**Цель задания**
В какой части какой статьи Конституции России, согласно исследуемому тексту, впервые появилось указание на «уважительные причины» отказа от дачи показаний?

Приоритетная задача всемерной защиты государственных интересов, явное пренебрежение интересом частным привели к тому, что в советском законодательстве любой отказ от дачи показаний был криминалом - не существовало никаких оговорок о возможности не давать показания, даже в ущерб себе самому (не говоря уже о супруге и близких родственниках свидетеля или потерпевшего).Только с принятием Конституции России «конфликт» публичных и частных интересов при отказе от даче показаний стал решаться не столь однозначно - в ч. 1 ст. 51 Конституции впервые после семидесятилетнего перерыва появилось указание на «уважительные причины» отказа от дачи показаний, которые в комплексе составили институт свидетельского иммунитета в уголовном праве.

Не смотря на всю политизированность уголовного законодательства советского периода, надо согласиться с точкой зрения М.Н. Голоднюк о том, что в советский период характерна тенденция более «эффективной» (а на наш взгляд, скорее - жесткой) уголовно-правовой охраны отношений, складывающихся в области правосудия. Вот только возрастающая «эффективность» такой защиты нередко шла вразрез с естественным частным интересом самого лица (свидетеля или потерпевшего).

**Исходные материалы**
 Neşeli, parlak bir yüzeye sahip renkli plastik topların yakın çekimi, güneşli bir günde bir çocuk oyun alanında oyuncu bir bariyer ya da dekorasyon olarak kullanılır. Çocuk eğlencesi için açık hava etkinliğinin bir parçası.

**Поле ответа**
В части 1 статьи 51 Конституции России.